Minister of Employment and Social Development v. L. A.
- Social Security Tribunal decision - Appeal Division
- Valerie Hazlett Parker
- Hearing date:
- Hearing type:
- Minister of Employment and Social Development and L. A.
- Application for leave to appeal is granted
- Decision date:
- December 5, 2017
- Reference number:
- Minister of Employment and Social Development v. L. A., 2017 SSTADIS 707
Other decision(s) related to this appeal:
Reasons and decision
 The Respondent applied for a Canada Pension Plan disability pension. She claimed that she was disabled by osteoarthritis of her back and neck, osteoporosis, supra-ventricular tachycardia, anxiety, and depression. The Applicant denied her application initially and on reconsideration. The Respondent appealed the reconsideration decision to the Social Security Tribunal. On June 9, 2017, the Tribunal’s General Division decided that the Respondent was disabled under the Canada Pension Plan. The Applicant filed an application for leave to appeal (Application) with the Appeal Division of the Tribunal on September 7, 2017.
 The Department of Employment and Social Development Act (DESD Act) governs the operation of this Tribunal. According to subsections 56(1) and 58(3) of the DESD Act, an appeal to the Appeal Division may be brought only if leave to appeal is granted, and the Appeal Division must either grant or refuse leave to appeal.

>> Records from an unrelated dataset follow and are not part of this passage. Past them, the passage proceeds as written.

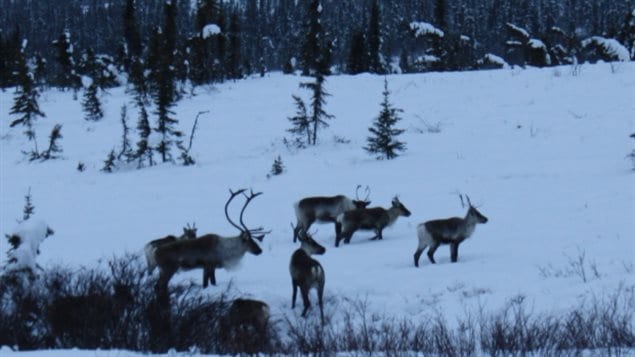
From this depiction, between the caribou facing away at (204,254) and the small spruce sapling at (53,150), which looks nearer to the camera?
the caribou facing away at (204,254)

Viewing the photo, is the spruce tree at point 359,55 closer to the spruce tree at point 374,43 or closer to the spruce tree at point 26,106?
the spruce tree at point 374,43

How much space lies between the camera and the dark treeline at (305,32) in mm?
54719

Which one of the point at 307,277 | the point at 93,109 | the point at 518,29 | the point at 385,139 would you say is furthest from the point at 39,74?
the point at 307,277

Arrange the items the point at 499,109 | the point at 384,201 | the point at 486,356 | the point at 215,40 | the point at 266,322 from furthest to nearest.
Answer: the point at 215,40
the point at 499,109
the point at 384,201
the point at 266,322
the point at 486,356

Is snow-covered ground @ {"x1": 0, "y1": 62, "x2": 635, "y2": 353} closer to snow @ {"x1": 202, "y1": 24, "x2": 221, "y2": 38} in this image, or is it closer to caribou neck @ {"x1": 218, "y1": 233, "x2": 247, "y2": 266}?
caribou neck @ {"x1": 218, "y1": 233, "x2": 247, "y2": 266}

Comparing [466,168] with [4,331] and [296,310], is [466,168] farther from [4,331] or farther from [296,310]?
[4,331]

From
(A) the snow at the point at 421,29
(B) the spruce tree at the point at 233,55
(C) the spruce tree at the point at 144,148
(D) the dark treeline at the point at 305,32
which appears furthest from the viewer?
(B) the spruce tree at the point at 233,55

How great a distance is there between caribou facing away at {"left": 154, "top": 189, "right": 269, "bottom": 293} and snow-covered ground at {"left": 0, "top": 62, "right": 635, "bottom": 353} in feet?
1.32

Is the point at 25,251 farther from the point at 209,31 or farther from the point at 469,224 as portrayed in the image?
the point at 209,31

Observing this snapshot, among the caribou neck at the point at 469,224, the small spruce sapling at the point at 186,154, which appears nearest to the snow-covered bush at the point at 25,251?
the caribou neck at the point at 469,224

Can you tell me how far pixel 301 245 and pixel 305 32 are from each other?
42567mm

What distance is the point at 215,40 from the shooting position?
57625 mm

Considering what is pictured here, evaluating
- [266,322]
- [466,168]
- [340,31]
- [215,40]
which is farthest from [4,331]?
[340,31]

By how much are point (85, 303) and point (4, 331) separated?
91 centimetres
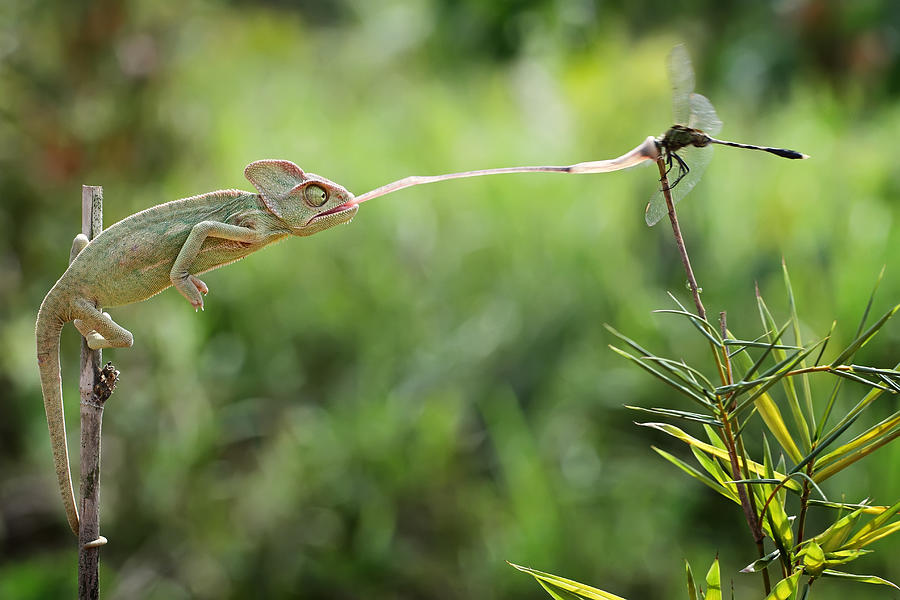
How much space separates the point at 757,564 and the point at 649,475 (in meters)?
1.21

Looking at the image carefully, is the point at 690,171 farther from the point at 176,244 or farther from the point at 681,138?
the point at 176,244

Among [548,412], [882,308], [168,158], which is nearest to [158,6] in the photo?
[168,158]

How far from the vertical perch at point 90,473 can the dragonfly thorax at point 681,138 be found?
0.26m

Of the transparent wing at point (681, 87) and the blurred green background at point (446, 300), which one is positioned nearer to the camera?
the transparent wing at point (681, 87)

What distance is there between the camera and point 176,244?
0.37 meters

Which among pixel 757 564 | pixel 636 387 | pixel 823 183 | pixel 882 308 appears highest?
pixel 823 183

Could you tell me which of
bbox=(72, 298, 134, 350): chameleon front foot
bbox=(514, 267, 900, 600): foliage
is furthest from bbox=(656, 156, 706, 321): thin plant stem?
bbox=(72, 298, 134, 350): chameleon front foot

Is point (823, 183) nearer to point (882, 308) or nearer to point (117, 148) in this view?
point (882, 308)

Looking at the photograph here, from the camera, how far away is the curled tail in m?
0.37

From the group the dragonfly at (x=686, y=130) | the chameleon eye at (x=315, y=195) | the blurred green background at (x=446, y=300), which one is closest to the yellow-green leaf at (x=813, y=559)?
the dragonfly at (x=686, y=130)

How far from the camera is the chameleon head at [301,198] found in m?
0.37

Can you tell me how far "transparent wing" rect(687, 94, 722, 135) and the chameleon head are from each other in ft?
0.49

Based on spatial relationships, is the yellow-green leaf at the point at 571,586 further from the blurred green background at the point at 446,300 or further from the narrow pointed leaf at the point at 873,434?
the blurred green background at the point at 446,300

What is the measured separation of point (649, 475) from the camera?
147cm
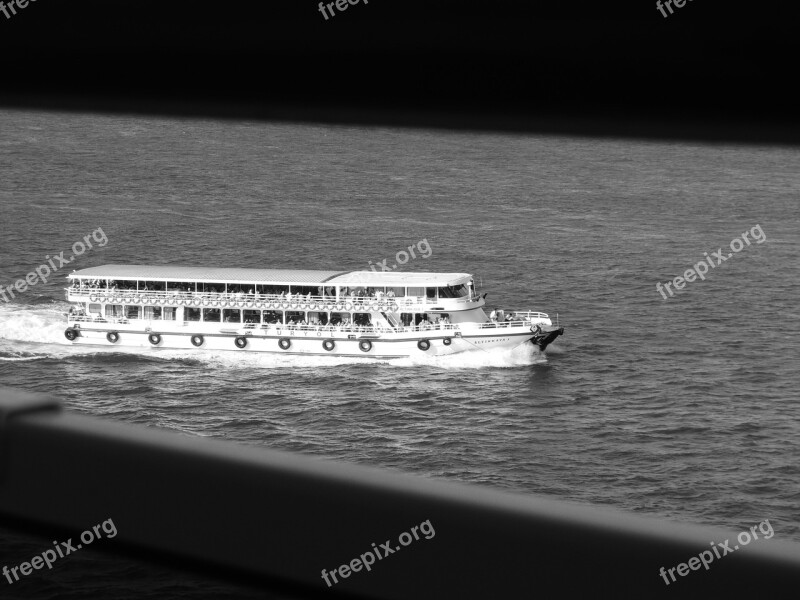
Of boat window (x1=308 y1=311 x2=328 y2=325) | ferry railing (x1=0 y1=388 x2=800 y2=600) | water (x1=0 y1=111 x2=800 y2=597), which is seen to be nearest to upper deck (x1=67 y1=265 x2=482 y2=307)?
boat window (x1=308 y1=311 x2=328 y2=325)

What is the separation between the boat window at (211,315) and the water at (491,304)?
178cm

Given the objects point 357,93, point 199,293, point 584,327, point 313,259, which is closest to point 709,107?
point 357,93

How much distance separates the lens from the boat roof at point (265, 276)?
5384cm

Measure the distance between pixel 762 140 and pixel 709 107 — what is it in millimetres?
100

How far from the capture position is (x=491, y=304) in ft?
200

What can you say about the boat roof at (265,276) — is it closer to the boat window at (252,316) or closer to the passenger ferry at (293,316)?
the passenger ferry at (293,316)

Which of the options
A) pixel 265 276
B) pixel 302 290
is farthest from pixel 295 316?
pixel 265 276

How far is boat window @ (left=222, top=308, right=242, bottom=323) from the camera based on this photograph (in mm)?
53938

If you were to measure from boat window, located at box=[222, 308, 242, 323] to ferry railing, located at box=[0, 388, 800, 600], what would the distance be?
51010 millimetres

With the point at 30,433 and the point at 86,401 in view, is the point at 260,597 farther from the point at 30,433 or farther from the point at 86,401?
the point at 86,401

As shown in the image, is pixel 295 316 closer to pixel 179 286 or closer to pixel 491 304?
pixel 179 286

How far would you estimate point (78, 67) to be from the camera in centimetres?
243

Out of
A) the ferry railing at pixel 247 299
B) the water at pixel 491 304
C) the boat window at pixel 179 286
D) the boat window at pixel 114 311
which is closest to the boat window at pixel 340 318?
the ferry railing at pixel 247 299

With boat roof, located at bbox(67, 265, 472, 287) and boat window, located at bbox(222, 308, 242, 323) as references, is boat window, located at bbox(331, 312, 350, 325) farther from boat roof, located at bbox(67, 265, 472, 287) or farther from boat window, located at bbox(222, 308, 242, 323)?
boat window, located at bbox(222, 308, 242, 323)
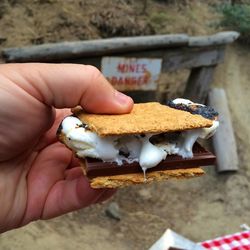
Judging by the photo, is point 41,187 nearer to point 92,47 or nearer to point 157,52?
point 92,47

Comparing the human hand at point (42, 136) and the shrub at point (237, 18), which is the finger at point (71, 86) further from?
the shrub at point (237, 18)

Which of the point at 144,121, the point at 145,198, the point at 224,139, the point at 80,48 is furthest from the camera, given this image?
the point at 224,139

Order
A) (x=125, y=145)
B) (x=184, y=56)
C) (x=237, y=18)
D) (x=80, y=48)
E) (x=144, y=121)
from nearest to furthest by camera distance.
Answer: (x=144, y=121), (x=125, y=145), (x=80, y=48), (x=184, y=56), (x=237, y=18)

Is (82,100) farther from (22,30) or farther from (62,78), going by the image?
(22,30)

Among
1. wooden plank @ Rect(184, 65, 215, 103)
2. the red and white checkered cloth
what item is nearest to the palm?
the red and white checkered cloth

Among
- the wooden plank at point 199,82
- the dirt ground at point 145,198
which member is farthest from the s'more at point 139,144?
the wooden plank at point 199,82

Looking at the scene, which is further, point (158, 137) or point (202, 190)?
point (202, 190)

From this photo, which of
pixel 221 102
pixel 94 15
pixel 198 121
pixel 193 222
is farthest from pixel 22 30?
pixel 198 121

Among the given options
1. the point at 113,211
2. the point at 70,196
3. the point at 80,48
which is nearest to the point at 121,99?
the point at 70,196
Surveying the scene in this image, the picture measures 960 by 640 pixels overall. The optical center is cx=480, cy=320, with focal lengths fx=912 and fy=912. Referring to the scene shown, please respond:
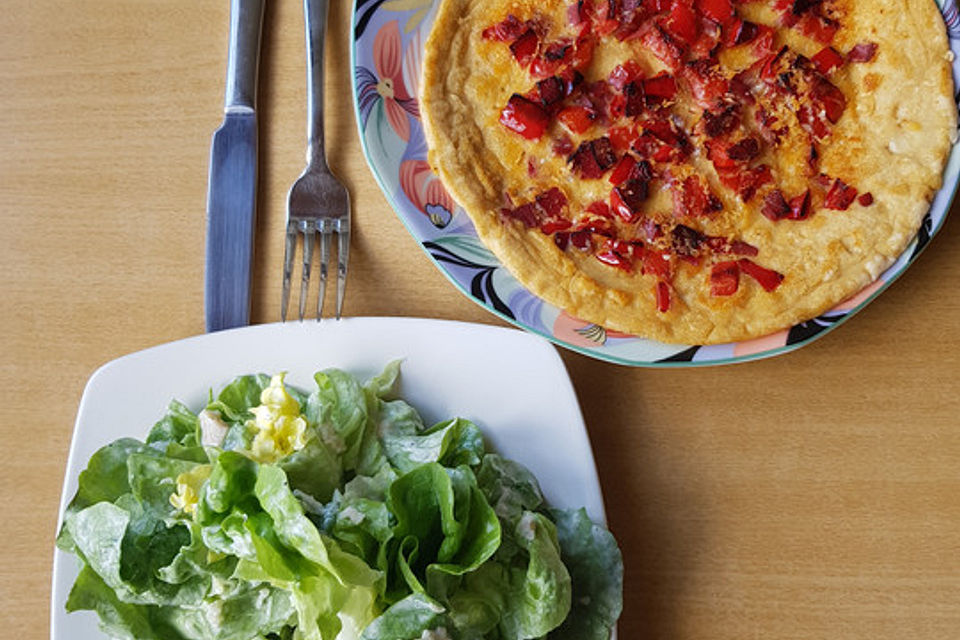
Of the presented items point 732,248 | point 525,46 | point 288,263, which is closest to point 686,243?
point 732,248

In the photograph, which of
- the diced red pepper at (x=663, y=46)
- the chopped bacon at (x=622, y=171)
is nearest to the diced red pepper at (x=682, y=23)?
the diced red pepper at (x=663, y=46)

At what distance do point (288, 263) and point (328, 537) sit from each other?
0.53 meters

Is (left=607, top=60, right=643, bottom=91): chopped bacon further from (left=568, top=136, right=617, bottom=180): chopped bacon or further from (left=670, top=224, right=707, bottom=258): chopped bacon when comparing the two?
(left=670, top=224, right=707, bottom=258): chopped bacon

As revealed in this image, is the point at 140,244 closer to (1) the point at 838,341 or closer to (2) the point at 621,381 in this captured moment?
(2) the point at 621,381

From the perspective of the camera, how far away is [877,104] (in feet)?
4.89

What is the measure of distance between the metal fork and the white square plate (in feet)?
0.23

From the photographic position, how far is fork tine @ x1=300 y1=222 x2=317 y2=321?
1468 mm

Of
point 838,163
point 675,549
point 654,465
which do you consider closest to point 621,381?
point 654,465

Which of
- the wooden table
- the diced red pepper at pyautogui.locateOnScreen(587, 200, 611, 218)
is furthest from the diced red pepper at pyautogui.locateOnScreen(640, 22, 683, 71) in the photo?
the wooden table

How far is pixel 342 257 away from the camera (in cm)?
149

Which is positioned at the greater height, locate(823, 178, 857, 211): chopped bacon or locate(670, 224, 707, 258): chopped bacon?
locate(823, 178, 857, 211): chopped bacon

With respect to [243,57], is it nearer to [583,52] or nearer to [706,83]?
[583,52]

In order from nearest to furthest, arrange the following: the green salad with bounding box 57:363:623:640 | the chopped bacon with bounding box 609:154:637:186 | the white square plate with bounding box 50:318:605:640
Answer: the green salad with bounding box 57:363:623:640, the white square plate with bounding box 50:318:605:640, the chopped bacon with bounding box 609:154:637:186

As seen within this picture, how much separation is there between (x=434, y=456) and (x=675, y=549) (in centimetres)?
43
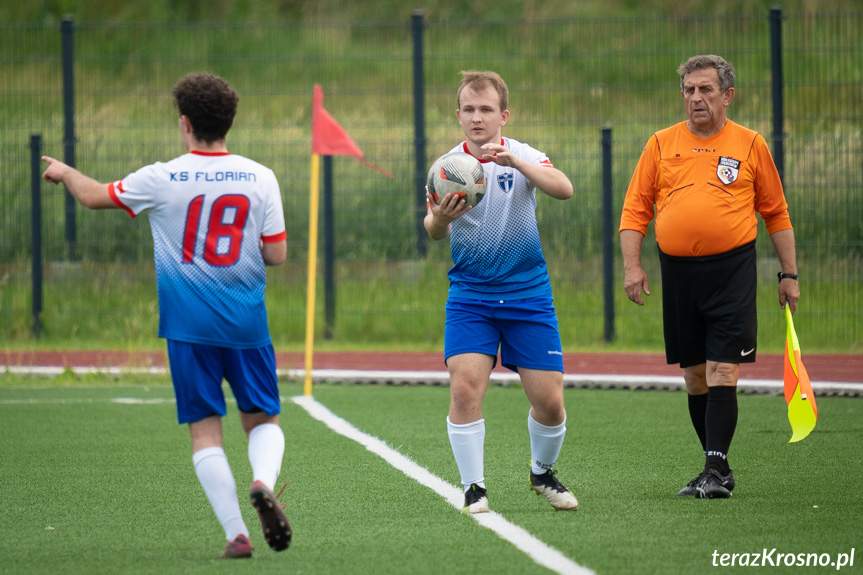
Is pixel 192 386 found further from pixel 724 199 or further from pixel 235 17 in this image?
pixel 235 17

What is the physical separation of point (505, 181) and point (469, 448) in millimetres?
1262

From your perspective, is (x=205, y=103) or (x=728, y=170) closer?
(x=205, y=103)

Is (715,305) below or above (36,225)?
below

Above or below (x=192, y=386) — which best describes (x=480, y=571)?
below

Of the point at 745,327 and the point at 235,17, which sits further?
the point at 235,17

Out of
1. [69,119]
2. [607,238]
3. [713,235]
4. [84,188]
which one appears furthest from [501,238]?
[69,119]

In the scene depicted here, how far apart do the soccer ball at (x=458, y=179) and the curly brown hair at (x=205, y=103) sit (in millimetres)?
1082

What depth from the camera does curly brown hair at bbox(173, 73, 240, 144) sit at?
4469 millimetres

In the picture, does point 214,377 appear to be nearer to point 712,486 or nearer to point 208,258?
point 208,258

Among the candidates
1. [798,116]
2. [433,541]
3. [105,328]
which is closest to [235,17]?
[105,328]

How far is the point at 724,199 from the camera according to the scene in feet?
19.4

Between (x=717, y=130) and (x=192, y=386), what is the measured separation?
3.09 meters

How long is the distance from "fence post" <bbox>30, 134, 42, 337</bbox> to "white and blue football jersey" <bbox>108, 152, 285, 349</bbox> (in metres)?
9.76

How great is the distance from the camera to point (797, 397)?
5.93 m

 The only grounds of appeal available under the DESD Act are set out in subsection 58(1). They are that the General Division failed to observe the principles of natural justice, made an error of law, or based its decision on an erroneous finding of fact made in a perverse or capricious manner or without regard to the material before it. Subsection 58(2) states that leave to appeal is to be refused if the appeal has no reasonable chance of success.
 The Applicant argues that the General Division erred in law and based its decision on an erroneous finding of fact made in a perverse or capricious manner and without regard to the material before it. In particular, it contends that the General Division erred as it diagnosed the Respondent with cognitive deficits in the absence of any pertinent medical evidence, and that it relied on this finding to conclude that she was disabled under the Canada Pension Plan.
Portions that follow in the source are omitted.